╭─ TEXT SHOWN

How is the tint, really blue or more on the warmer side?


----------



## Mr Floppy (May 28, 2013)

*Re: New Sunwayman D40A - Another 4AA compact thrower*



turboBB said:


> Cheers,
> Tim



Brilliant, can't wait for the review. I love tailcap draw numbers. I'll be very interested in what you make of the driver. Also how moddable it is. 

Where did you get it from?


----------



## Soulero (May 29, 2013)

*Re: New Sunwayman D40A - Another 4AA compact thrower*



turboBB said:


> EDIT: @Eric242 - Aviation mode is single brief flash approx. once every 2.5 secs or so.


If you could set it to aviation mode and moon mode, you'd never lose it and it would keep flashing for months. I tend to lose things a lot


----------



## kj2 (May 29, 2013)

*Re: New Sunwayman D40A - Another 4AA compact thrower*

My order is marked shipped now. Hope it arrives soon


----------



## turboBB (May 29, 2013)

*Re: New Sunwayman D40A - Another 4AA compact thrower*



elbowtko said:


> How is the tint, really blue or more on the warmer side?


It's definitely a cool tint but not blue by any means. Subjectively, it's a very nice cool white.



Mr Floppy said:


> Brilliant, can't wait for the review. I love tailcap draw numbers. I'll be very interested in what you make of the driver. Also how moddable it is. Where did you get it from?


I'll grab the current draws after I wrap up runtime testing. Given the use of a battery carrier, I'll need to wire it up for these readings so there will be some resistance intro'd. Will also see if it's easily disassembled or not. The D40A was provided by an AD for review.



Soulero said:


> If you could set it to aviation mode and moon mode, you'd never lose it and it would keep flashing for months. I tend to lose things a lot


The aviation mode flashes at turbo level which I've measured at ~1100 lms so as long as the beam is not obstructed, yes, it should be easily located if misplaced outdoors in this mode and should last for months. However, moon mode would last half a month at most per the current draw measured w/standard Eneloops.



kj2 said:


> My order is marked shipped now. Hope it arrives soon


Looking forward to your impressions!


----------



## Eric242 (May 29, 2013)

*Re: New Sunwayman D40A - Another 4AA compact thrower*



turboBB said:


> EDIT: @Eric242 - Aviation mode is single brief flash approx. once every 2.5 secs or so.

╰─

== GOAL ==
List every username that appears as a post header in the forum thread. The records are unrelated to the forum thread.

╭─ MATERIAL SHOWN

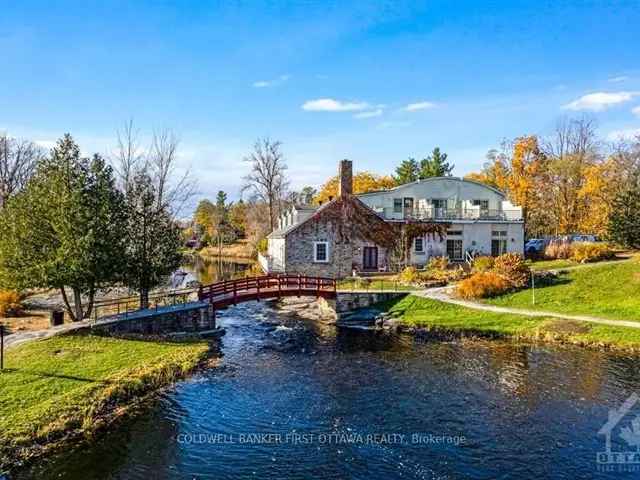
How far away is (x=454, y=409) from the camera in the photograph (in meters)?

╰─
╭─ MATERIAL SHOWN

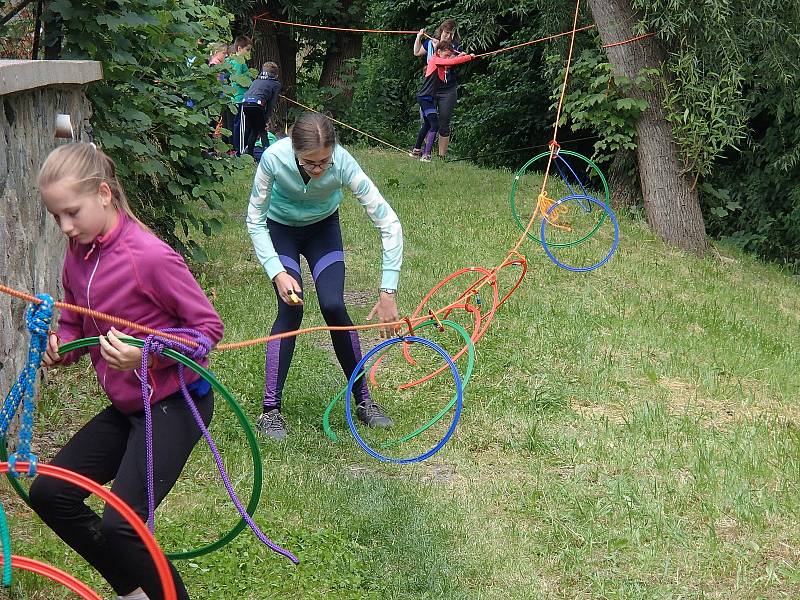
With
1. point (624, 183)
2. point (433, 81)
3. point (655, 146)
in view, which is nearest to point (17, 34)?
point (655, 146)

╰─

== FINAL ANSWER ==
Mr Floppy, Soulero, kj2, turboBB, Eric242